Mother as Container | 2

Yesterday I wrote the first installment of a series I’ll call “The Mother as Container” series, about what is meant by mothers as containers of their children’s negative feelings and even their shadowy selves, and about what the lack of an effective container does to a child. The topic arose when we attended a middle school graduation last week.

As we  watched the slide show depicting the previous year at school, along with the lives of these 8th graders, the pictures of family continuity in this pricey private school were striking. As photos of planned-for, wanted, cherished infants, toddlers, and children flashed before us, I murmured to my husband that these children didn’t know how blessed they were. As we pondered the fact that several of our adopted children spent their childhoods suffering the effects of having no mother or father, the grandmother of one of his classmates sat nearby and sniffled sentimentally over her grandson’s graduation.

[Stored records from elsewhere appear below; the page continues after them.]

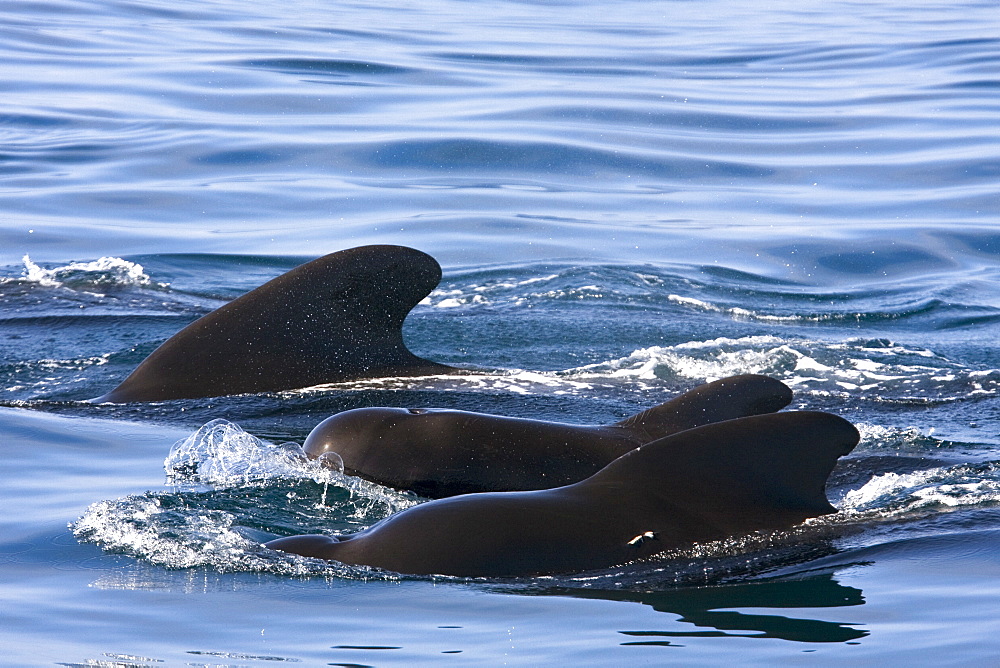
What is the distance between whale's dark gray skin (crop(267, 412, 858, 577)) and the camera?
441cm

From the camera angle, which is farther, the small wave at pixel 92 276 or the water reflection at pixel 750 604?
the small wave at pixel 92 276

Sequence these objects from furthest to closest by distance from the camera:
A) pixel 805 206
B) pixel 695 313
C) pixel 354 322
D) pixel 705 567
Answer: pixel 805 206 < pixel 695 313 < pixel 354 322 < pixel 705 567

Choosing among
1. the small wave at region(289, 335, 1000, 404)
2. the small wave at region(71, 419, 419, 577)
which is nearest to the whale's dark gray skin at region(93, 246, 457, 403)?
the small wave at region(289, 335, 1000, 404)

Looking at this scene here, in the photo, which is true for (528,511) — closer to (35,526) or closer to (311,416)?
(35,526)

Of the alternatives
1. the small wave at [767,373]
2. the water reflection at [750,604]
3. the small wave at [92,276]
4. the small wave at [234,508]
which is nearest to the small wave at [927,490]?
the water reflection at [750,604]

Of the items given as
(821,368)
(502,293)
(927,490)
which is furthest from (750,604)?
(502,293)

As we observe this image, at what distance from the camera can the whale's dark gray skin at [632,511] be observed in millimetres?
4410

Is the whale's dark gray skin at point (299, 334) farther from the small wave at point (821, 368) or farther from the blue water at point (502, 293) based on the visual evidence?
the small wave at point (821, 368)

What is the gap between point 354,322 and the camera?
7.44m

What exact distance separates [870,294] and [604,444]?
20.5 ft

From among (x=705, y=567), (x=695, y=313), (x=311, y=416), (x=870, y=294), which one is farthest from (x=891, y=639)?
(x=870, y=294)

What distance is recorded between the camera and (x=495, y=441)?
18.7ft

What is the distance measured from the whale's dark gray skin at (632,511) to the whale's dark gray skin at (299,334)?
8.42 feet

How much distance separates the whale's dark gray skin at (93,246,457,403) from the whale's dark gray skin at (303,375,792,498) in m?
1.30
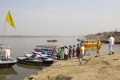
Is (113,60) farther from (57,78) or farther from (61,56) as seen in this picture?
(61,56)

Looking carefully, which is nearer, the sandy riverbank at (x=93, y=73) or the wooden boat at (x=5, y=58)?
the sandy riverbank at (x=93, y=73)

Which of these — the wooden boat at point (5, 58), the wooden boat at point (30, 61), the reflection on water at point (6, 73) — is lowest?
the reflection on water at point (6, 73)

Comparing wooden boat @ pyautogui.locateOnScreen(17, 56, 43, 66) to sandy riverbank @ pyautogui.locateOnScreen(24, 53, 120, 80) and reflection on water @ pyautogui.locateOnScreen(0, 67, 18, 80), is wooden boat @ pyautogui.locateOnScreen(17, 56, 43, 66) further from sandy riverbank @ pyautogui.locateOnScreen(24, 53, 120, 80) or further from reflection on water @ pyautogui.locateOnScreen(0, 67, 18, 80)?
sandy riverbank @ pyautogui.locateOnScreen(24, 53, 120, 80)

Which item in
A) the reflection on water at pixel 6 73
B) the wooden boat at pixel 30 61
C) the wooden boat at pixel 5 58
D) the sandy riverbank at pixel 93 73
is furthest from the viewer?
the wooden boat at pixel 30 61

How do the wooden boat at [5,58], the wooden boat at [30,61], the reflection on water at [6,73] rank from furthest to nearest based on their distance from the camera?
1. the wooden boat at [30,61]
2. the wooden boat at [5,58]
3. the reflection on water at [6,73]

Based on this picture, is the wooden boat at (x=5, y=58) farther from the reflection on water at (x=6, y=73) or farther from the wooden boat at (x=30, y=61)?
the wooden boat at (x=30, y=61)

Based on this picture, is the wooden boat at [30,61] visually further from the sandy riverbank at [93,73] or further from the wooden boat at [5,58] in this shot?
the sandy riverbank at [93,73]

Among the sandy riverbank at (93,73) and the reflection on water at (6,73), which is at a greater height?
the sandy riverbank at (93,73)

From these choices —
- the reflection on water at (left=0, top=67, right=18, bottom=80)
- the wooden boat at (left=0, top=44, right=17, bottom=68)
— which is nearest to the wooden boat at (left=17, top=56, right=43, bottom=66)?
the reflection on water at (left=0, top=67, right=18, bottom=80)

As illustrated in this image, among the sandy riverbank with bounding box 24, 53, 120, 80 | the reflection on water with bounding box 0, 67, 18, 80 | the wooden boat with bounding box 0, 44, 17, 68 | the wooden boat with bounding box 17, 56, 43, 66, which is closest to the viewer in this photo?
the sandy riverbank with bounding box 24, 53, 120, 80

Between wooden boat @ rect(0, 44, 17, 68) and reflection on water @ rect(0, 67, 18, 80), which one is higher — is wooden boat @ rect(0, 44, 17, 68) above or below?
above

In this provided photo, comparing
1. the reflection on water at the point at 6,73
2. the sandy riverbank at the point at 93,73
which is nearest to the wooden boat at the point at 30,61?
the reflection on water at the point at 6,73

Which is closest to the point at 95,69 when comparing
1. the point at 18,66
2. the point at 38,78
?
the point at 38,78

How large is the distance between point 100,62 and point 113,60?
2.48ft
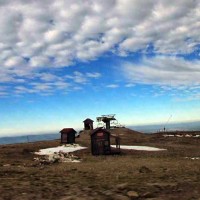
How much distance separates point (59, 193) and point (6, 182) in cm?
331

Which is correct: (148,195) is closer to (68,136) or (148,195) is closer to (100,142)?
(100,142)

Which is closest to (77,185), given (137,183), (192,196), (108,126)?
(137,183)

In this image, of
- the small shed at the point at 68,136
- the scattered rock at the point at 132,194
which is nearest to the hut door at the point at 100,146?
the small shed at the point at 68,136

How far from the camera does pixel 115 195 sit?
11.1 m

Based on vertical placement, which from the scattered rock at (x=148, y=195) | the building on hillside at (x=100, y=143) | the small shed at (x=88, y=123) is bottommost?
the scattered rock at (x=148, y=195)

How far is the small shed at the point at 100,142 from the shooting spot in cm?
4275

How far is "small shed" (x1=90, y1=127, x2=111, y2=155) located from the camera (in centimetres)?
4275

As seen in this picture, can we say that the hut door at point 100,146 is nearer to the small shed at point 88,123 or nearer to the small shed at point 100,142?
the small shed at point 100,142

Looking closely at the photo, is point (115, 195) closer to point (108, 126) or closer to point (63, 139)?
point (63, 139)

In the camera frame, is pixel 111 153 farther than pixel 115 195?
Yes

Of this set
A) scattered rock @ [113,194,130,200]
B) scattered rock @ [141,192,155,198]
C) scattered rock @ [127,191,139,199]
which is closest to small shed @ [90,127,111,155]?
scattered rock @ [127,191,139,199]

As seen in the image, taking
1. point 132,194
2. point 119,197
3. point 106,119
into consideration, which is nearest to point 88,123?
point 106,119

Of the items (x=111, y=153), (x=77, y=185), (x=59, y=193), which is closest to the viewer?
(x=59, y=193)

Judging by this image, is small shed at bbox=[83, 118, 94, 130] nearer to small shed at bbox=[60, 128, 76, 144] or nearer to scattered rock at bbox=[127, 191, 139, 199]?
small shed at bbox=[60, 128, 76, 144]
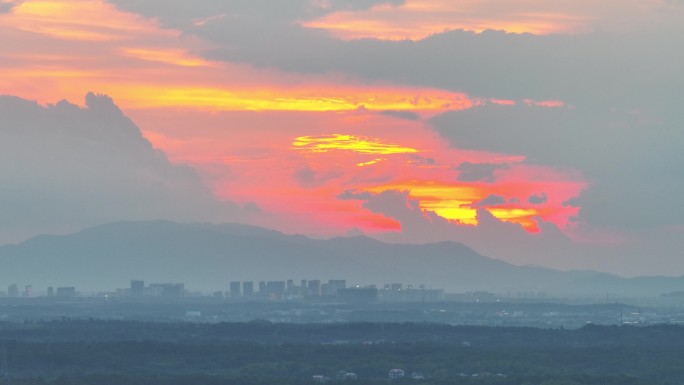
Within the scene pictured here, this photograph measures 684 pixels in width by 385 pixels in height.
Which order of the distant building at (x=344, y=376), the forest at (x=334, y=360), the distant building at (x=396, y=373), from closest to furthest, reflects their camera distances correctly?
the forest at (x=334, y=360)
the distant building at (x=344, y=376)
the distant building at (x=396, y=373)

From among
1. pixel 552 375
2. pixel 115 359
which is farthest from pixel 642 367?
pixel 115 359

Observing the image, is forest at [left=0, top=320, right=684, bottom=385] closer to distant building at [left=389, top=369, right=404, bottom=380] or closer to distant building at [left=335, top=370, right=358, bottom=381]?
distant building at [left=335, top=370, right=358, bottom=381]

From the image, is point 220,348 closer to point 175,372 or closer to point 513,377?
point 175,372

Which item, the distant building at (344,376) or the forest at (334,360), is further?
the distant building at (344,376)

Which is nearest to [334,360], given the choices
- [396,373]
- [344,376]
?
[396,373]

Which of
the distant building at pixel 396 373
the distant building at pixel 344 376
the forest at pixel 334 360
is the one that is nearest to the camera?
the forest at pixel 334 360

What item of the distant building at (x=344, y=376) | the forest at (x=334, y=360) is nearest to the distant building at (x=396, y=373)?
the forest at (x=334, y=360)

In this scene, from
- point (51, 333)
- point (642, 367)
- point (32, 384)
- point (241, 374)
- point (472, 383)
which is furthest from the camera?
point (51, 333)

I felt like crying for entirely different reasons.

Children who spend months in the hospital before being released to an institution or, if they are lucky, into the arms of competent foster parents, begin life with obvious deficits. While the wanted child is received into the arms of an eager mother, struck blind with the love she has for her tiny infant, the unwanted child is thrust into the arms of one nurse or foster parent after another, people who usually have their own children and who care for the children of others for pay. Thus it is that orphan babies are commodities on some level, even though we don’t like to admit this or see it; and so it is that this knowledge on some hidden, unconscious level trickles down into the cavernous, innermost being of the child and becomes the pool from which all of her self evolves.

Some of the giants in the field of child attachment include Stanley Greenspan, Margaret Mahler, Allan Schore, and Daniel Stern. These writers have written much about the needs of infants and young children for regularity in their family lives that leads to normal attachment, and lays the groundwork for subsequent mental, emotional, spiritual, and even physical health. It is estimated that today, 22% of all American children live in stressful family settings, a statistic that does not include foster children. Many of these stressed children end up living in residential, out-of-home placement after their families fall apart, or when their own stress reaches critical mass and they begin to act out. Of these, 30-85% suffer significant emotional disturbances as the result of living away from their families.

Imagine, if you will, the predicament of the baby who has never lived with either biological parent, but instead was released from the hospital to an institution, where hired caregivers changed shifts every eight hours, or into the arms of one or more foster mothers whose interest in the child may arise from the desire to supplement the family income as much as it comes from a heart for orphans and other lost children.

With so many American children living in splintered, stressful, chaotic families, the number of emotionally disturbed children is increasing. Few would argue that the signs of mental illness abound in our culture, and that the efforts to save this generation of emotional orphans and cripples are not significant enough to slow, much less halt, the decline. This is why so many parents turn to home schooling and private or parochial education in an attempt to protect our children from falling into the widening gap between those who have, and those who have not.

I want to make it clear that the problem of being unmothered is not unique to orphans; we’re a nation full of emotional orphans, whether we’ve been raised with our original families or not. The fascination of the collective unconscious with orphans (Superman, Batman, Luke Skywalker, Harry Potter) is apparent. I believe we are generating more and more orphan stories because we are cultures who produce emotional orphans. And I also think that every person is an orphan, in part, because without that lost part we have no real reason to do the hard work of transforming ourselves, nor of seeking a home outside our mother’s arms.

In spite of the beliefs of many in the field of depth psychology that orphanhood must necessarily precede individuation, though, the fact is that actual orphanhood-separation from one’s original parents-is a trauma to the human infant. Whether that orphanhood lasts for a few days, or for weeks or months or forever can determine much of that person’s subsequent development.

3 responses to “Mother as Container | 2”

  1. charlotteotter Avatar

    I’ve enjoyed the first two parts of the series and look forward to more. I feel very fortunate that I had the time and opportunity to be around when my kids were small. I still am, but am taking my own small steps of separation now.

    However, the concept of everyone being emotional orphans one way or another is interesting. I think that Jean Liedloff talks about this in The Continuum Concept; that babies whose needs are fulfilled early on are more fulfilled and have more esteem than those who are ignored and left to cry. That large unfulfilled need is later filled by drugs, alcohol and other emotional addictions.

  2. henitsirk Avatar

    Rudolf Steiner wrote and lectured extensively about what he called the etheric body those forces that form and maintain our physical bodies–distinct from the physical and the soul/spiritual human components. Children under age three in a sense “share” the mother’s etheric body, only slowly individuating on this primary level, while at the same time beginning the similar psychological separation.

    So when a baby is orphaned, there are wounds on a much more tangible level, which will affect even the child’s future physical health.

    And Steiner also talked about microcosm mirroring macrocosm, so that the trauma of individuation is like a mirror of the Fall from Paradise. Unfortunately so many of us spend too short a time in Eden.

  3. imtina Avatar

    Thank you for elaborating. It’s very interesting.